Wir wollen dem Thema der Obdachlosigkeit das Stigma nehmen. Es kann jede und jeden treffen. Gerade in Berlin, wo die Gentrifizierung überhandnimmt, die Mietpreise nach oben geschnellt sind, trifft es ganz viele. Wobei Vagabondage nicht nur als körperliche Bewegungsform Sinn macht, sondern auch im Kopf.
Wie verliefen die Vorbereitungen?
Tanja: Die Organisation war gar nicht so einfach, da die Besucher_innen des Wohnungslosentreffpunkts sehr mobil sind. Ein Instrument, um gemeinsam Öffentlichkeitsarbeit zu machen, ist, ein Zine zu machen. Es gab ein monatliches Redaktionstreffen, mit den gesammelten Beiträgen überlegten wir die Gestaltung des Heftes, es wurde gemeinsam produziert und zum Abschluss gab es eine Releaseparty.
Habt ihr im Vorfeld auch über mögliche Forderungen diskutiert?

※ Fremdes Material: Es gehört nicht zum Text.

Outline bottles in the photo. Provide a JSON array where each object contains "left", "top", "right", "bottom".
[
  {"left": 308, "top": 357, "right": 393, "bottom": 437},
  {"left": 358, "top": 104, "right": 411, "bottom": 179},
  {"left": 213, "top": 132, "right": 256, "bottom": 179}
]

Tanja: Wir wollten bewusst nichts vorwegnehmen, aber es ist ja so, dass man die Wohnungslosigkeit recht gut beenden könnte, wenn man die Menschen fragen würde, was sie brauchen und wollen. Ich weiß, es ist ein komplexes Thema, aber zum Beispiel erzählen uns Leute, sie können zur Kältehilfe nicht hingehen, da keine Hunde reindürfen, oder anderswo darf man als Frau nicht rein. Die andere Sache ist, dass der Kapitalismus Wohnungslosigkeit produziert – und natürlich gehört er abgeschafft.